Deep learning, active learning, transfer learning, reinforcement learning, name-your-preferred-flavor-learning, AutoML, heuristics, stochastic gradient descent—does this list send a shiver of excitement up your spine? Have you just completed a boot camp or graduated with your degree in data science, computer science, machine learning, etc., so you’re armed and ready to sling some code and build one of these models?
Consider for a moment a different perspective, that of someone far up your leadership chain, the corporate executive. You may feel that they don’t understand what you do. You’re probably right. Because, for most of them, these lists of what is trending in artificialintelligence (AI)/machine learning (ML) and data science make them feel beaten down playing buzzword bingo on a constantly changing board. Just when they were ramping up on ML, suddenly everyone is referring to AI, and they can’t sort out exactly how the two are related, let alone what to do about it.
Because, as leaders, their challenge is to decide which new buzzwords bring business value and which are best left in the laboratory to mature. Feeling competitive pressure, many leap ahead and adopt corporate initiatives around data science or AI/ML, even as they are still trying to figure out their meaning. To keep it simple, I often bundle these buzzwords and call them “fancy math,” and, as passionate as I am about their power to make a positive impact on business, I also believe that starting with math misses the point.

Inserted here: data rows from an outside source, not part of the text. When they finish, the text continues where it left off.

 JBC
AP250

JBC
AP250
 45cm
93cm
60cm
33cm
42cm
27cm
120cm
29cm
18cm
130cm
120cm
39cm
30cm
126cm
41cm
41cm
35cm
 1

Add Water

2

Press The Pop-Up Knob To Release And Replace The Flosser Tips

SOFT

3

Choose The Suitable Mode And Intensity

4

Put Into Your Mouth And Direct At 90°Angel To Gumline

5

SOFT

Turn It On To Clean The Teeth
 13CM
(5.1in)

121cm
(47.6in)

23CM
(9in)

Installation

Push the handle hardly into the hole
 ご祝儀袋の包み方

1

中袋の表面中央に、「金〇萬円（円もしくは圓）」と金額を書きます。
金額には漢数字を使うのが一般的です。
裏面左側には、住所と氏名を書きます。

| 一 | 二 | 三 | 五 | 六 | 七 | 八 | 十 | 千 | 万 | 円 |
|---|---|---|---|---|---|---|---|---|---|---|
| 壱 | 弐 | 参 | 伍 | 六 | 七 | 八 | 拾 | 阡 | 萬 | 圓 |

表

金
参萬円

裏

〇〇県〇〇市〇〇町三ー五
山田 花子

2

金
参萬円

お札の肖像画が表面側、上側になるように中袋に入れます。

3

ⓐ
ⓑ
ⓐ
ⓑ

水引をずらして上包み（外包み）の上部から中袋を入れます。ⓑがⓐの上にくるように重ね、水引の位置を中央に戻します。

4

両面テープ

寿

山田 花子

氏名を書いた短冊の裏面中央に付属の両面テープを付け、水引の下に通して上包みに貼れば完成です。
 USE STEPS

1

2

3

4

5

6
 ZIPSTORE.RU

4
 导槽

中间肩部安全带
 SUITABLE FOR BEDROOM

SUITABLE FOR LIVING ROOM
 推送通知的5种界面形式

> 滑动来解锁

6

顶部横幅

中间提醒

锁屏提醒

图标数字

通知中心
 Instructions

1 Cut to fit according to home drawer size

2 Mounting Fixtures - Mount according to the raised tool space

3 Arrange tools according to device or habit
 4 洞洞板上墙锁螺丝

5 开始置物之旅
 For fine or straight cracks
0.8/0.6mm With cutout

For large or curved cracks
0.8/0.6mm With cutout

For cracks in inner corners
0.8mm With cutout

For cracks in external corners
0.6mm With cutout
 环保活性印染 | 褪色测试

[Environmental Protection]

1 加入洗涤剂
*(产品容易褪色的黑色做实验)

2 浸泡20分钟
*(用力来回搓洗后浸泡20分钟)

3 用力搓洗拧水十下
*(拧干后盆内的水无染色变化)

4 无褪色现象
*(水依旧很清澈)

Digital transformation is a strategic imperative for business today, but math-driven technology alone will not drive transformative change, which also requires a strong business vision and strategy. The most strategic step is to set the vision and identify the highest-priority problems to solve, which helps people understand the “why.” The most successful initiatives clearly communicate what McKinsey calls a “change story.” Once the business problems are well-framed, I encourage executives to leave the math under the hood for data scientists, because which math method to use is an important but tactical decision. Leading with math amounts to letting the tail wag the dog.
But McKinsey also found that those organizations with successful digital transformations also are more likely to use fancier math. This probably explains why LinkedIn’s 2020 Emerging Jobs Report cites AI specialist as the No. 1 growing job title, with 74% annual growth (followed by robotics engineer at No. 2 and data scientist at No. 3). Math can indeed move the world, but it is imperative to give it a chance to succeed. You, newly minted data scientist, are in hot demand, but it will take a lot more than just hiring you to actually impact the business. Because, as these McKinsey consultants write in the Harvard Business Review, Building the AI-powered organization requires many other core practices to ensure the adoption of your work. And their research shows that only 8% of organizations are doing what it takes to make that happen.